*网页节选*
★ ★ ★

共享内存 - MMap文件内存映射 - 《Ezeta的知识库》

1.基本原理
- 1.1虚拟内存
- 1.2mmap
  - 首先，关于文件读写，我们有传统的IO方式：
  - 其次，看看mmap的方式：
2. 实现方式
- 2.1 C/C++
include
include
include
include
include
- 2.2.2 fengzhizi715/bytekit（GitHub）
- 2.2.3 odnoklassniki/one-nio（Github）

以下全部默认在Linux环境

1.基本原理

1.1虚拟内存

每一个进程OS都会让它认为自己独享全部内存，实际上是不可能的，所以OS采用虚拟内存的方法让进程认为自己独享内存。

如图，进程P1访问实内存地址A、C、D，但对于它自己来说，是连续地址A、B、C，是OS欺骗了它，
同样，进程P2访问实内存地址B、C对于它自己来说是A、B
虚拟空间对于程序来说（也对于程序员来说）是一段和物理内存相同大小（或自定义，比如JVM自定义堆大小等），连续的地址空间（还没分配内存，所以叫地址空间，预留的空间，还不能读写数据）
虚拟内存和物理内存都是划分成同样单位的页，默认1页=4KByte
1.2mmap
mmap是针对于文件的，是让进程在虚拟内存当中读写磁盘文件的一种方式。

★ ★ ★

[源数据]

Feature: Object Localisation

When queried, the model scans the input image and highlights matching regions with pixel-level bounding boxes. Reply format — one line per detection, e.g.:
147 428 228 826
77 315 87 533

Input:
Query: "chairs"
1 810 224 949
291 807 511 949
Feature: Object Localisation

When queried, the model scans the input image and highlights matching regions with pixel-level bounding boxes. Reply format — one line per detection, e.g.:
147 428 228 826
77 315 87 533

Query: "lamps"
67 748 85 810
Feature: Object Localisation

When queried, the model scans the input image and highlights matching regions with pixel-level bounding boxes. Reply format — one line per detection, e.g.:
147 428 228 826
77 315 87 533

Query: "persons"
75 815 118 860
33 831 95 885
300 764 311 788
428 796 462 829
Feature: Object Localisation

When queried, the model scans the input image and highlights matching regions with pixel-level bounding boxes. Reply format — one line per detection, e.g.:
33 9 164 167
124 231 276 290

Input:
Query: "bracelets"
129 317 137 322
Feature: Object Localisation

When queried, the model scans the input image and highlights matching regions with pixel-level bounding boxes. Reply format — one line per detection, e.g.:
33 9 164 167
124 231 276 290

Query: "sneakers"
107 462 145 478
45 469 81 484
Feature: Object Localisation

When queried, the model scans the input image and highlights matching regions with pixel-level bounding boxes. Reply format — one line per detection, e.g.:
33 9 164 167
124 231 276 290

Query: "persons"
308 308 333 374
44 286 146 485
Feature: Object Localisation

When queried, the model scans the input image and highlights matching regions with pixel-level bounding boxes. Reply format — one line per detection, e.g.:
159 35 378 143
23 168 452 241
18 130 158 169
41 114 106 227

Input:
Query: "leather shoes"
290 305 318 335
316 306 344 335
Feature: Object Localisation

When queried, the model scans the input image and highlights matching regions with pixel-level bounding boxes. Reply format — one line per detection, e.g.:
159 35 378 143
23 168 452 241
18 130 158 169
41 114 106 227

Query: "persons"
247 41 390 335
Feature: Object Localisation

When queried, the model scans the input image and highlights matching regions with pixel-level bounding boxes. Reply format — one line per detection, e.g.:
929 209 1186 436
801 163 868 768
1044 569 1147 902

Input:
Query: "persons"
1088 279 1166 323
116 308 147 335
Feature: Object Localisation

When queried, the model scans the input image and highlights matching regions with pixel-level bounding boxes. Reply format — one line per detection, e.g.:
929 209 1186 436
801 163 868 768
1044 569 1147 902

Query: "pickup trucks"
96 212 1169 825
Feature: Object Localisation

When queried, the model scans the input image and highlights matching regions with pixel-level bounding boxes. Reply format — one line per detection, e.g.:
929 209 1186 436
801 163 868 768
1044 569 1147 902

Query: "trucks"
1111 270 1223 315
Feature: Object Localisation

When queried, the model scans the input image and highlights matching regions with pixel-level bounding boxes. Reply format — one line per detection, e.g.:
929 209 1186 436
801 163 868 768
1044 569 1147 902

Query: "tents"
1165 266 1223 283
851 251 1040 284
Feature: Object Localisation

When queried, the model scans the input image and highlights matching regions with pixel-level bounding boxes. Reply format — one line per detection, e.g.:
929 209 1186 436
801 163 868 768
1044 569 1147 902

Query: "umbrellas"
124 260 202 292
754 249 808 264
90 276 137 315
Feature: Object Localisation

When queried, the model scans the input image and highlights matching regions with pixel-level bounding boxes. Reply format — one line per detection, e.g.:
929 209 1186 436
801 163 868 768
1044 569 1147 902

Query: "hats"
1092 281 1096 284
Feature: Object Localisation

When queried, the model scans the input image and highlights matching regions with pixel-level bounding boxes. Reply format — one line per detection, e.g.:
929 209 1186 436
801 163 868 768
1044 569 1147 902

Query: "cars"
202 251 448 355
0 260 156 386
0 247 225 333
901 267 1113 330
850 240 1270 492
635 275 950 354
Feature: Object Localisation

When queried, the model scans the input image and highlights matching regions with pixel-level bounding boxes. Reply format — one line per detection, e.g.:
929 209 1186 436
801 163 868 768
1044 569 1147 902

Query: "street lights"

★ ★ ★

*任务列表*
1 – 这篇 mmap 原理文章为何把程序的虚拟空间称作"地址空间"？请用一到三句话说明。
2 – 将这篇 mmap 原理文章中从"每一个进程OS都会让它认为自"起到"mmap是针对于文件的，是让进程在虚拟内存当中读写磁盘文件的一种方式。"为止（含）的部分重写一遍，把其中的"物理内存"一律改称"实际内存"。

*参考答案*
1 – 因为这段连续空间还没有分配内存，只是预留的空间，还不能读写数据，所以叫地址空间。

2 –
每一个进程OS都会让它认为自己独享全部内存，实际上是不可能的，所以OS采用虚拟内存的方法让进程认为自己独享内存。

如图，进程P1访问实内存地址A、C、D，但对于它自己来说，是连续地址A、B、C，是OS欺骗了它，
同样，进程P2访问实内存地址B、C对于它自己来说是A、B
虚拟空间对于程序来说（也对于程序员来说）是一段和实际内存相同大小（或自定义，比如JVM自定义堆大小等），连续的地址空间（还没分配内存，所以叫地址空间，预留的空间，还不能读写数据）
虚拟内存和实际内存都是划分成同样单位的页，默认1页=4KByte
1.2mmap
mmap是针对于文件的，是让进程在虚拟内存当中读写磁盘文件的一种方式。